# Texto extraído
Ao projetar circuitos eletrônicos, um dos primeiros desafios enfrentados pelos iniciantes é compreender por que certos valores de resistores, capacitores ou indutores parecem ser “padrão” e se repetem com frequência em catálogos e lojas de componentes. Esses valores seguem uma lógica padronizada definida por normas internacionais, como a IEC 60063, que estabelece as chamadas séries de valores preferenciais.
Esses valores foram concebidos com o objetivo de otimizar a fabricação e a estocagem, permitindo cobrir uma ampla faixa de aplicações com o menor número possível de componentes diferentes. Assim, em vez de existir um resistor de exatamente 487 ohms, por exemplo, usa-se um valor comercial próximo, como 470 Ω ou 510 Ω, dependendo da precisão desejada.
No presente artigo, vamos explorar como essas tabelas são construídas, entender os significados de códigos como “105K” em capacitores, e conhecer os multiplicadores usados para representar os valores em ohms (Ω), farads (F) e henrys (H) de forma prática e sistematizada.
Séries de Valores Padronizados (E6, E12, E24…)
A padronização dos valores de componentes passivos segue a norma IEC 60063, que define um conjunto de séries chamadas séries E, numeradas de acordo com a quantidade de valores por década. Essas séries são utilizadas para garantir que os componentes disponíveis no mercado cubram uma ampla gama de aplicações com precisão e economia.
Cada série possui um número específico de valores dentro de cada década (um intervalo que vai de 1 até 10, como 1 Ω a 10 Ω, 10 Ω a 100 Ω, etc.). Por exemplo:
- Série E6: contém 6 valores por década — usada para componentes de baixa precisão (±20%)
- Série E12: contém 12 valores por década — usada para componentes de precisão média (±10%)
- Série E24: contém 24 valores por década — usada para componentes de precisão de ±5%
- Série E48, E96 e E192: usadas para componentes de alta precisão (±2%, ±1%, ±0.5%, etc.)
A ideia é que esses valores sejam espaçados de forma logarítmica. Isso significa que, dentro de cada década, os valores aumentam em uma progressão que considera a tolerância do componente. Por exemplo, na série E12 temos:
1.0, 1.2, 1.5, 1.8, 2.2, 2.7, 3.3, 3.9, 4.7, 5.6, 6.8, 8.2
Ao multiplicar esses valores por potências de 10 (10⁰, 10¹, 10²…), obtemos resistores de 1.0 Ω, 10 Ω, 100 Ω, 1 kΩ, 10 kΩ, etc., todos dentro da mesma série.

# Linhas de dados

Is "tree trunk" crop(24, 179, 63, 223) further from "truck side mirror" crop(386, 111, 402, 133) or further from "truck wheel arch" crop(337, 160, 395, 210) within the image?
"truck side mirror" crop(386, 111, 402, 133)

# Solicitação
Com base no texto sobre séries de valores padronizados, explique em uma a três frases por que se usa um resistor comercial de 470 Ω ou 510 Ω em vez de um de exatamente 487 ohms.

# Resposta completa
Os valores comerciais seguem séries de valores preferenciais, concebidas para otimizar a fabricação e a estocagem. Essas séries cobrem uma ampla faixa de aplicações com o menor número possível de componentes diferentes. Por isso, no lugar de 487 ohms, adota-se um valor padrão próximo, escolhido conforme a precisão desejada.